_Exercise aim_
Print every line of the data below verbatim, with no alterations.

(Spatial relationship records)
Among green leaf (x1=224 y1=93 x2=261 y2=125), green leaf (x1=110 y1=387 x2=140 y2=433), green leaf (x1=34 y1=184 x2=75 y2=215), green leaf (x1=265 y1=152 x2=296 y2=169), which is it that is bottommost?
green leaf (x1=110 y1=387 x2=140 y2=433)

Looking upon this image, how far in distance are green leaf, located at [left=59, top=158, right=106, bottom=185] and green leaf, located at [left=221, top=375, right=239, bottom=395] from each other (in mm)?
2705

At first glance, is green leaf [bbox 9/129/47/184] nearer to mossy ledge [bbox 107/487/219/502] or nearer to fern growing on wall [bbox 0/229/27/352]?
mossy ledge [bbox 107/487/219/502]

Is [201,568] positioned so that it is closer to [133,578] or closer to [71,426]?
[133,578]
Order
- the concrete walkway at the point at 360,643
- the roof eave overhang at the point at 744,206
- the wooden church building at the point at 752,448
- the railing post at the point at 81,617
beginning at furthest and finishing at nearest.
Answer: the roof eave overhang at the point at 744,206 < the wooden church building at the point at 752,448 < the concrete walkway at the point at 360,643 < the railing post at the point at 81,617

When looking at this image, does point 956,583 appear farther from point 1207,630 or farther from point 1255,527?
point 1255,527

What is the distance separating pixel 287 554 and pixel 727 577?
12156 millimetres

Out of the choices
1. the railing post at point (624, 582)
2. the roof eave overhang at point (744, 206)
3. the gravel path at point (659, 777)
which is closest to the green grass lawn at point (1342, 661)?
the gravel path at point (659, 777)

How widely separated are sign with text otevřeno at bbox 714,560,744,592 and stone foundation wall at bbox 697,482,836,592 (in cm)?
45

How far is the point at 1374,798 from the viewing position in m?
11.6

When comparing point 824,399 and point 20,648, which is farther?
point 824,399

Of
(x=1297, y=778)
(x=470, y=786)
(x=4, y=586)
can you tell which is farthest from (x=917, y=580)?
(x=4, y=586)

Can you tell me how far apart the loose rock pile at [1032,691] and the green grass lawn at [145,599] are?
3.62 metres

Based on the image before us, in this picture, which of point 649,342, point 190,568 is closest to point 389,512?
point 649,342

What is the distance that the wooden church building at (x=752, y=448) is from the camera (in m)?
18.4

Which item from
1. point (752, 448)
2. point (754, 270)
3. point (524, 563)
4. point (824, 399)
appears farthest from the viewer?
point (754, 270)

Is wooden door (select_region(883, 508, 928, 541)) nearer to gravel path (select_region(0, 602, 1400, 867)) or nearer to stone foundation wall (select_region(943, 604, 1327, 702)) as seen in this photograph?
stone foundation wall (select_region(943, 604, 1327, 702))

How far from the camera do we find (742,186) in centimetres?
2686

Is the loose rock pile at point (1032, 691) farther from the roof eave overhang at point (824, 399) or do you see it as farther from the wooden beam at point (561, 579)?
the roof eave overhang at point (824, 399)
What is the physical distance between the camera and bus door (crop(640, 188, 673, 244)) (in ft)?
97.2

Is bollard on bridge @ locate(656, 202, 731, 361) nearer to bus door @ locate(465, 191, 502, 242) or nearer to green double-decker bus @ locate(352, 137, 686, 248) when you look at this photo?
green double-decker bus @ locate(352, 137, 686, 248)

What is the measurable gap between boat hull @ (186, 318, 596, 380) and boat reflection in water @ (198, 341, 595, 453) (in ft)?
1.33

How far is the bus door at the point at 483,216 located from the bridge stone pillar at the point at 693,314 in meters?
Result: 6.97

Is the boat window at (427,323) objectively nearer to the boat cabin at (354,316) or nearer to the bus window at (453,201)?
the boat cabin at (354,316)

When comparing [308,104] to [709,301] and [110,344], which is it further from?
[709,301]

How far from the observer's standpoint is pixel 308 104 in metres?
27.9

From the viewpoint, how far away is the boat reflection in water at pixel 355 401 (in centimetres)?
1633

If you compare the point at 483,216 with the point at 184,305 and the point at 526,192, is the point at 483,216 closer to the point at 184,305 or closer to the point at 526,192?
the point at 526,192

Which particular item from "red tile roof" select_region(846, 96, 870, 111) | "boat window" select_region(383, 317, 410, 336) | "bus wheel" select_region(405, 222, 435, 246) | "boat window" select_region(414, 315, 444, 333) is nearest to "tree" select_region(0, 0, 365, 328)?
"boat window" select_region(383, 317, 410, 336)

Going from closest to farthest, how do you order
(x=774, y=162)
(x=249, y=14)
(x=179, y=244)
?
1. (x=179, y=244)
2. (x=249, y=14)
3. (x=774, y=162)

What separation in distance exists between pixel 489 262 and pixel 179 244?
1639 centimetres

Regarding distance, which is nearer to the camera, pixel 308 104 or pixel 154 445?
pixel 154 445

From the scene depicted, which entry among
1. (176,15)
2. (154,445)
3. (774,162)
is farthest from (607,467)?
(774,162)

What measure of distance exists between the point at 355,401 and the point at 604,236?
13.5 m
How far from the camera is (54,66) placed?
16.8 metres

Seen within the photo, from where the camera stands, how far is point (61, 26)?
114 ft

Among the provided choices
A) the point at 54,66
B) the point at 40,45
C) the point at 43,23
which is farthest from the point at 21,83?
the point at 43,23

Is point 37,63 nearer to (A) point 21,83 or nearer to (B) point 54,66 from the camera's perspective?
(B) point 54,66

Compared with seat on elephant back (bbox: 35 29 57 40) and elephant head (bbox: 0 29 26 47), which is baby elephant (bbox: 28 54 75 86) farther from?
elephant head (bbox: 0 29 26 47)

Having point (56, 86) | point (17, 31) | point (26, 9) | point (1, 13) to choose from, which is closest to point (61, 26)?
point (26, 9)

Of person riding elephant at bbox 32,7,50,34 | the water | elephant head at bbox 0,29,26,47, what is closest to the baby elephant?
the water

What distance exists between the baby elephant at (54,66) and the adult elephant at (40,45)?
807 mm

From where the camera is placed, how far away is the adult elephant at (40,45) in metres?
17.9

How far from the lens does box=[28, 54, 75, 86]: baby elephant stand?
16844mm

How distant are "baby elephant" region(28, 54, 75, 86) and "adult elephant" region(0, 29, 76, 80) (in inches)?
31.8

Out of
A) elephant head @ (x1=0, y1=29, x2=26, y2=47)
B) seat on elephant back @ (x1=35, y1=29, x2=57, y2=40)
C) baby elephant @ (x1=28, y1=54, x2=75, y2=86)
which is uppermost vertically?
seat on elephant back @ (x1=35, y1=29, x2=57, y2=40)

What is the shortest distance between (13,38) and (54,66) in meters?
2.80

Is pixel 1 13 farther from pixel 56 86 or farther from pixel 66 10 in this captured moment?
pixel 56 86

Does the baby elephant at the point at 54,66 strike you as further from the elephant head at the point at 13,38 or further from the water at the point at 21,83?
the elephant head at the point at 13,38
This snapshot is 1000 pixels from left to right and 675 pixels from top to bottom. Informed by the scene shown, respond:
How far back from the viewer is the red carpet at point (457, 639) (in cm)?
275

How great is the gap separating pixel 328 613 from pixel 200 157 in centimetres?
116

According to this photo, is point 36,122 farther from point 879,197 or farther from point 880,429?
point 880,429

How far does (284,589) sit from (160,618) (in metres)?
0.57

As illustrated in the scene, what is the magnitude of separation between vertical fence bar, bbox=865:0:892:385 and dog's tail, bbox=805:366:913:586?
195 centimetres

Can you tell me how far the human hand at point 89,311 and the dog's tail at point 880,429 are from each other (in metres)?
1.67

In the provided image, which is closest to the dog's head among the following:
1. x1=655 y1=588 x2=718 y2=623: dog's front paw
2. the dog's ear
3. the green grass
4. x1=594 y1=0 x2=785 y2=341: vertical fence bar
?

_Task output_
Among green leaf (x1=224 y1=93 x2=261 y2=125), green leaf (x1=110 y1=387 x2=140 y2=433), green leaf (x1=34 y1=184 x2=75 y2=215), green leaf (x1=265 y1=152 x2=296 y2=169), which is it that is bottommost?
green leaf (x1=110 y1=387 x2=140 y2=433)

Looking upon this image, how far in distance are green leaf, located at [left=59, top=158, right=106, bottom=185] and green leaf, located at [left=221, top=375, right=239, bottom=395] from each other (in mm)?
2705

At first glance, is green leaf [bbox 9/129/47/184] nearer to mossy ledge [bbox 107/487/219/502] or nearer to fern growing on wall [bbox 0/229/27/352]?
mossy ledge [bbox 107/487/219/502]

Is [201,568] positioned so that it is closer to [133,578] or closer to [71,426]?
[133,578]
Order
- the concrete walkway at the point at 360,643
- the roof eave overhang at the point at 744,206
- the wooden church building at the point at 752,448
- the railing post at the point at 81,617
beginning at furthest and finishing at nearest.
Answer: the roof eave overhang at the point at 744,206 < the wooden church building at the point at 752,448 < the concrete walkway at the point at 360,643 < the railing post at the point at 81,617

When looking at this image, does point 956,583 appear farther from point 1207,630 or farther from point 1255,527?
point 1255,527

What is the distance separating pixel 287 554 and pixel 727 577?
12156 millimetres

Out of the choices
1. the railing post at point (624, 582)
2. the roof eave overhang at point (744, 206)
3. the gravel path at point (659, 777)
which is closest to the green grass lawn at point (1342, 661)?
the gravel path at point (659, 777)

How widely separated are sign with text otevřeno at bbox 714,560,744,592 and stone foundation wall at bbox 697,482,836,592 (in cm)?
45

How far is the point at 1374,798 from the viewing position in m?
11.6

When comparing point 824,399 and point 20,648, which is farther?
point 824,399

Of
(x=1297, y=778)
(x=470, y=786)
(x=4, y=586)
can you tell which is farthest from (x=917, y=580)?
(x=4, y=586)

Can you tell me how far apart the loose rock pile at [1032,691] and the green grass lawn at [145,599] are?
3.62 metres

Based on the image before us, in this picture, which of point 649,342, point 190,568 is closest to point 389,512?
point 649,342

What is the distance that the wooden church building at (x=752, y=448) is from the camera (in m)?
18.4

Which item from
1. point (752, 448)
2. point (754, 270)
3. point (524, 563)
4. point (824, 399)
appears farthest from the viewer?
point (754, 270)

Is wooden door (select_region(883, 508, 928, 541)) nearer to gravel path (select_region(0, 602, 1400, 867)) or nearer to stone foundation wall (select_region(943, 604, 1327, 702)) as seen in this photograph?
stone foundation wall (select_region(943, 604, 1327, 702))

How far from the camera do we find (742,186) in centimetres?
2686

Is the loose rock pile at point (1032, 691) farther from the roof eave overhang at point (824, 399) or do you see it as farther from the wooden beam at point (561, 579)?
the roof eave overhang at point (824, 399)
What is the physical distance between the camera and bus door (crop(640, 188, 673, 244)) (in ft)?
97.2

Is bollard on bridge @ locate(656, 202, 731, 361) nearer to bus door @ locate(465, 191, 502, 242) or nearer to green double-decker bus @ locate(352, 137, 686, 248) when you look at this photo?
green double-decker bus @ locate(352, 137, 686, 248)

What is the measurable gap between boat hull @ (186, 318, 596, 380) and boat reflection in water @ (198, 341, 595, 453) (in ft)?
1.33

How far is the bus door at the point at 483,216 located from the bridge stone pillar at the point at 693,314 in meters?
Result: 6.97

Is the boat window at (427,323) objectively nearer to the boat cabin at (354,316) or nearer to the bus window at (453,201)?
the boat cabin at (354,316)

When comparing [308,104] to [709,301] and [110,344], which is it further from?
[709,301]

How far from the observer's standpoint is pixel 308 104 in metres?
27.9

From the viewpoint, how far away is the boat reflection in water at pixel 355 401 (in centimetres)?
1633

If you compare the point at 483,216 with the point at 184,305 and the point at 526,192, is the point at 483,216 closer to the point at 184,305 or closer to the point at 526,192?
the point at 526,192

Which particular item from "red tile roof" select_region(846, 96, 870, 111) | "boat window" select_region(383, 317, 410, 336) | "bus wheel" select_region(405, 222, 435, 246) | "boat window" select_region(414, 315, 444, 333) is nearest to "tree" select_region(0, 0, 365, 328)?
"boat window" select_region(383, 317, 410, 336)

Going from closest to farthest, how do you order
(x=774, y=162)
(x=249, y=14)
(x=179, y=244)
?
1. (x=179, y=244)
2. (x=249, y=14)
3. (x=774, y=162)

What separation in distance exists between pixel 489 262 and pixel 179 244?
1639 centimetres

Regarding distance, which is nearer to the camera, pixel 308 104 or pixel 154 445?
pixel 154 445

From the scene depicted, which entry among
1. (176,15)
2. (154,445)
3. (774,162)
is farthest from (607,467)?
(774,162)

What measure of distance exists between the point at 355,401 and the point at 604,236?
13.5 m
How far from the camera is (54,66) placed?
16.8 metres

Seen within the photo, from where the camera stands, how far is point (61, 26)?
114 ft

Among the provided choices
A) the point at 54,66
B) the point at 40,45
C) the point at 43,23
which is farthest from the point at 21,83?
the point at 43,23

Is point 37,63 nearer to (A) point 21,83 or nearer to (B) point 54,66 from the camera's perspective?
(B) point 54,66

Compared with seat on elephant back (bbox: 35 29 57 40) and elephant head (bbox: 0 29 26 47), which is baby elephant (bbox: 28 54 75 86) farther from?
elephant head (bbox: 0 29 26 47)

Having point (56, 86) | point (17, 31) | point (26, 9) | point (1, 13) to choose from, which is closest to point (61, 26)?
point (26, 9)

Of person riding elephant at bbox 32,7,50,34 | the water | elephant head at bbox 0,29,26,47, what is closest to the baby elephant?
the water

What distance exists between the baby elephant at (54,66) and the adult elephant at (40,45)?
807 mm

From where the camera is placed, how far away is the adult elephant at (40,45) in metres?
17.9

How far from the lens does box=[28, 54, 75, 86]: baby elephant stand?
16844mm

How distant are "baby elephant" region(28, 54, 75, 86) and "adult elephant" region(0, 29, 76, 80) (in inches)?
31.8

Out of
A) elephant head @ (x1=0, y1=29, x2=26, y2=47)
B) seat on elephant back @ (x1=35, y1=29, x2=57, y2=40)
C) baby elephant @ (x1=28, y1=54, x2=75, y2=86)
which is uppermost vertically?
seat on elephant back @ (x1=35, y1=29, x2=57, y2=40)

What is the shortest distance between (13,38) and (54,66) in meters?
2.80

Is pixel 1 13 farther from pixel 56 86 or farther from pixel 66 10 in this captured moment?
pixel 56 86

Does the baby elephant at the point at 54,66 strike you as further from the elephant head at the point at 13,38 or further from the water at the point at 21,83?
the elephant head at the point at 13,38
This snapshot is 1000 pixels from left to right and 675 pixels from top to bottom. Informed by the scene shown, respond:
How far back from the viewer is the red carpet at point (457, 639) (in cm)?
275

How great is the gap separating pixel 328 613 from pixel 200 157 in centimetres?
116

According to this photo, is point 36,122 farther from point 879,197 or farther from point 880,429?
point 880,429

How far does (284,589) sit from (160,618) (in metres)?
0.57

As illustrated in the scene, what is the magnitude of separation between vertical fence bar, bbox=865:0:892:385 and dog's tail, bbox=805:366:913:586?
195 centimetres

Can you tell me how far the human hand at point 89,311 and the dog's tail at point 880,429 are from each other (in metres)?
1.67

In the provided image, which is closest to the dog's head among the following:
1. x1=655 y1=588 x2=718 y2=623: dog's front paw
2. the dog's ear
3. the green grass
4. x1=594 y1=0 x2=785 y2=341: vertical fence bar
?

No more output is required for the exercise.